# Phrag April Fool 'Carly'



## Chuck (Jan 3, 2013)




----------



## The Orchid Boy (Jan 3, 2013)

Wow! I haven't seen a ton of phrags but that has got to be the prettiest phrag hybrid I've ever seen, no kidding! It looks so... yummy, like candy or bubblegum. 

What's the leaf span on the plant? I'm seriously thing about getting one if I can find one...


----------



## goldenrose (Jan 3, 2013)

:drool::drool: Nothing April Foolish about this one! :clap::clap:


----------



## Shiva (Jan 3, 2013)

Now that's a great one. Congrats!


----------



## Hera (Jan 3, 2013)

Now that's what I'm talkin bout!


----------



## phrag guy (Jan 3, 2013)

That is very nice Chuck


----------



## SlipperFan (Jan 3, 2013)

April Fool = Cardinale x besseae. I've not seen a bad one yet, and I would love to have one.


----------



## NYEric (Jan 3, 2013)

> **SOURCE DATA**:
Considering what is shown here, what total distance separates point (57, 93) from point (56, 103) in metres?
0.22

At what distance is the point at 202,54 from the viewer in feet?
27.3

> **CHALLENGES**:
• A. In the orchid thread, which two plants are crossed to make April Fool?
• B. List every username that heads a post in the orchid thread.

> **ANSWERS IN ORDER**:
• A. Cardinale x besseae.

• B. Chuck, The Orchid Boy, goldenrose, Shiva, Hera, phrag guy, SlipperFan, NYEric